• WHAT YOU WILL DO
Give the data below again exactly, and drop each picture from it.

• THE DATA
↓↓↓

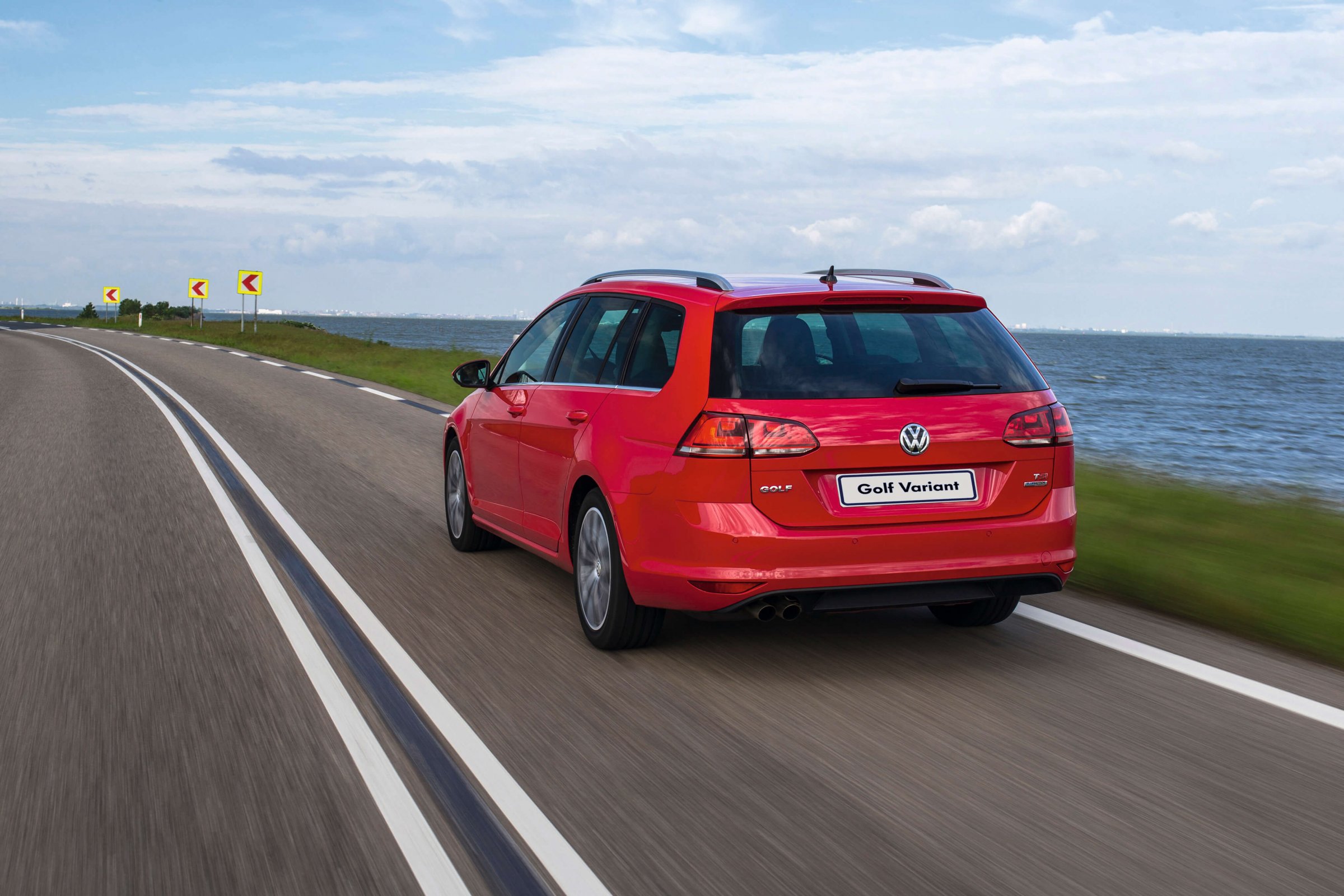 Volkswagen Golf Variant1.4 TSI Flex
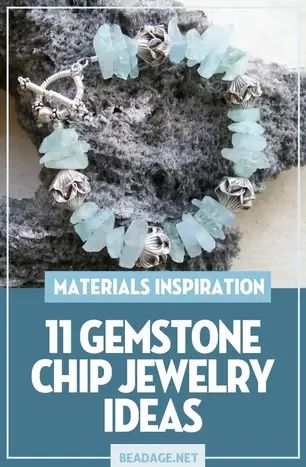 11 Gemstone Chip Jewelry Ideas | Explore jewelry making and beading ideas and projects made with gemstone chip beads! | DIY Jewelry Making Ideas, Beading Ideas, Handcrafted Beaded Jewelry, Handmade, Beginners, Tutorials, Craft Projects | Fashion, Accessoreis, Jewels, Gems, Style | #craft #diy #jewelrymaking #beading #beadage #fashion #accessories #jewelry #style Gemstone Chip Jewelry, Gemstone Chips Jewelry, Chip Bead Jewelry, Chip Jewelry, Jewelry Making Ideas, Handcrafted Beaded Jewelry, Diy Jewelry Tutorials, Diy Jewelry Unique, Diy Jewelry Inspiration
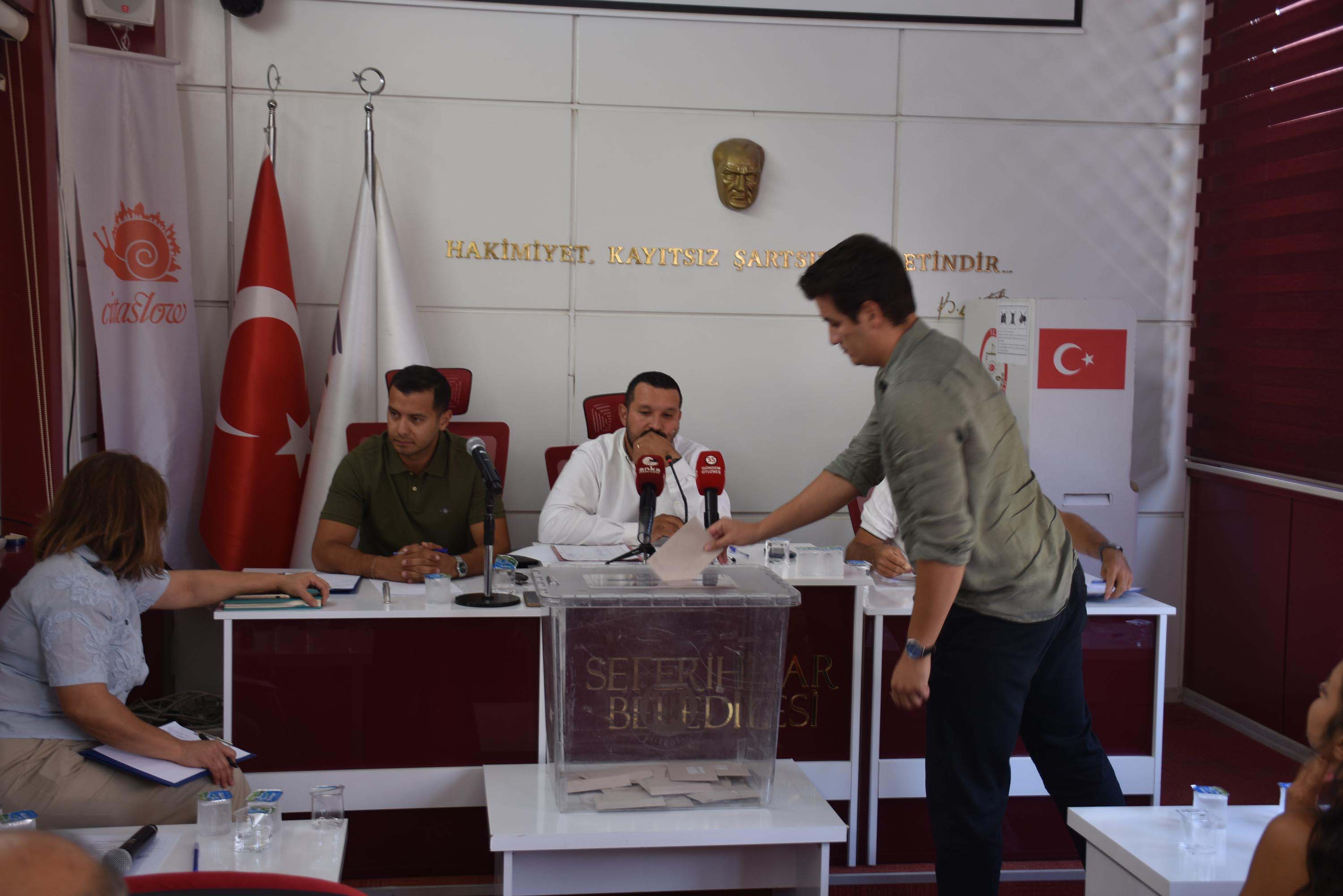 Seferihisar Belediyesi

↑↑↑

• RESULT
 Volkswagen Golf Variant1.4 TSI Flex
 11 Gemstone Chip Jewelry Ideas | Explore jewelry making and beading ideas and projects made with gemstone chip beads! | DIY Jewelry Making Ideas, Beading Ideas, Handcrafted Beaded Jewelry, Handmade, Beginners, Tutorials, Craft Projects | Fashion, Accessoreis, Jewels, Gems, Style | #craft #diy #jewelrymaking #beading #beadage #fashion #accessories #jewelry #style Gemstone Chip Jewelry, Gemstone Chips Jewelry, Chip Bead Jewelry, Chip Jewelry, Jewelry Making Ideas, Handcrafted Beaded Jewelry, Diy Jewelry Tutorials, Diy Jewelry Unique, Diy Jewelry Inspiration
 Seferihisar Belediyesi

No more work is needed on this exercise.